The assistant passed on to the second secretary and before leaving the room paid him four shillings for washing money, two shillings for the club, and any fines that he might have incurred. With what he had left he went back into his department and there waited till it was time to go. Most of the men in Philip's house were in debt with the woman who sold the sandwiches they generally ate for supper. She was a funny old thing, very fat, with a broad, red face, and black hair plastered neatly on each side of the forehead in the fashion shown in early pictures of Queen Victoria. She always wore a little black bonnet and a white apron; her sleeves were tucked up to the elbow; she cut the sandwiches with large, dirty, greasy hands; and there was grease on her bodice, grease on her apron, grease on her skirt. She was called Mrs Fletcher, but everyone addressed her as ‘Ma'; she was really fond of the shop assistants, whom she called her boys; she never minded giving credit towards the end of the month, and it was known that now and then she had lent someone or other a few shillings when he was in straits. She was a good woman. When they were leaving or when they came back from the holidays, the boys kissed her fat red cheek; and more than one, dismissed and unable to find another job, had got for nothing food to keep body and soul together. The boys were sensible of her large heart and repaid her with genuine affection. There was a story they liked to tell of a man who had done well for himself at Bradford, and had five shops of his own, and had come back after fifteen years and visited Ma Fletcher and given her a gold watch.

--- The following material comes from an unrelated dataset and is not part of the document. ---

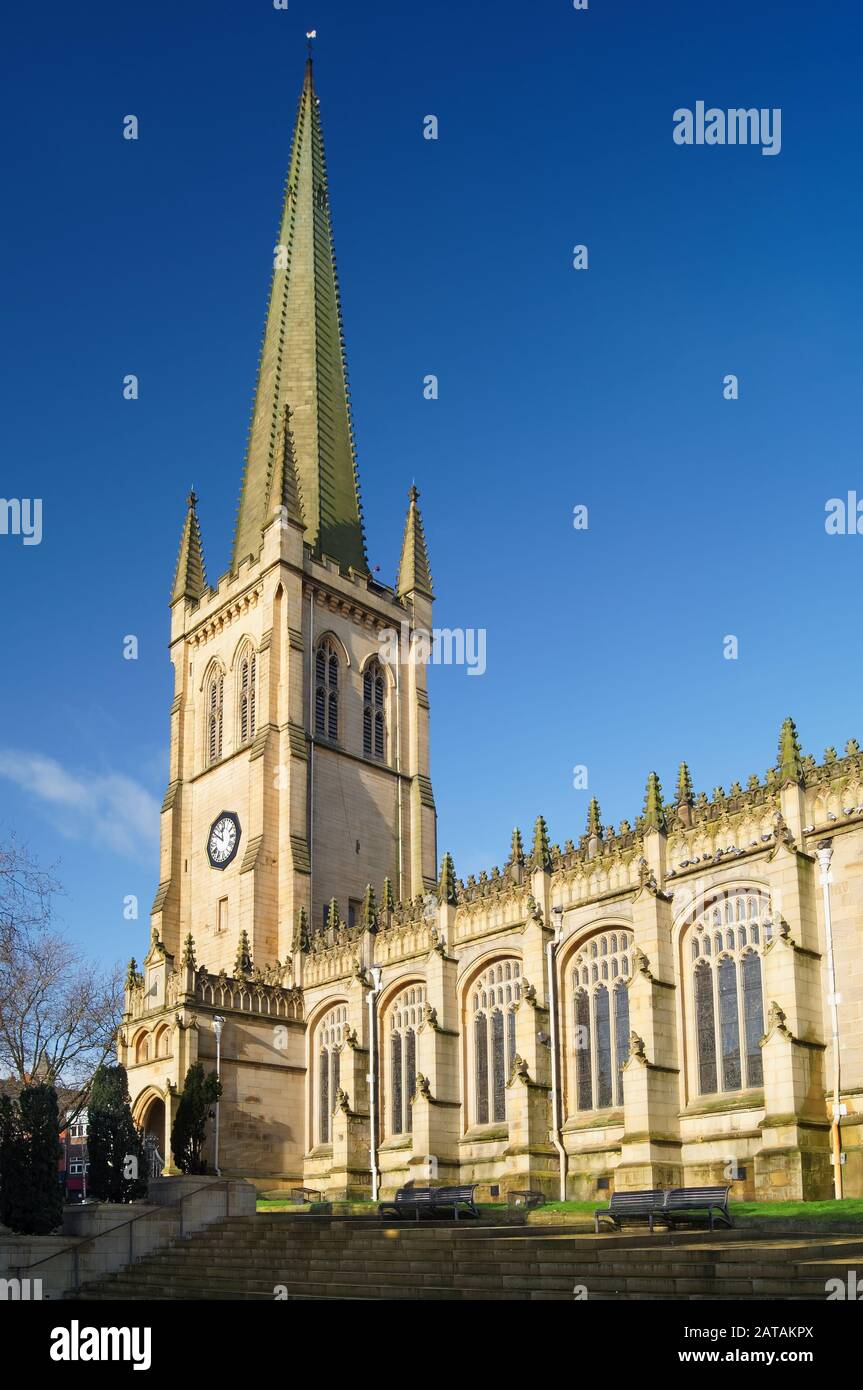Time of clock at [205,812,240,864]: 11:50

Philip found himself with eighteen shillings left out of his month's pay. It was the first money he had ever earned in h
is life. It gave him none of the pride which might have been expected, but merely a feeling of dismay. The smallness of the sum emphasized the hopelessness of his position. He took fifteen shillings to Mrs Athelny to pay back part of what he owed her, but she would not take more than half a sovereign.
‘D'you know, at that rate it'll take me eight months to settle up with you.'
‘As long as Athelny's in work I can afford to wait, and who knows, p'raps they'll give you a rise.'
Athelny kept on saying that he would speak to the manager about Philip, it was absurd that no use should be made of his talents; but he did nothing, and Philip soon came to the conclusion that the press agent was not a person of so much importance in the manager's eyes as in his own. Occasionally he saw Athelny in the shop. His flamboyance was extinguished; and in neat, commonplace, shabby clothes he hurried, a subdued, unassuming little man, through the departments as though anxious to escape notice.
‘When I think of how I'm wasted there,' he said at home, ‘I'm almost tempted to give in my notice. There's no scope for a man like me. I'm stunted, I'm starved.'
Mrs Athelny, quietly sewing, took no notice of his complaints. Her mouth tightened a little.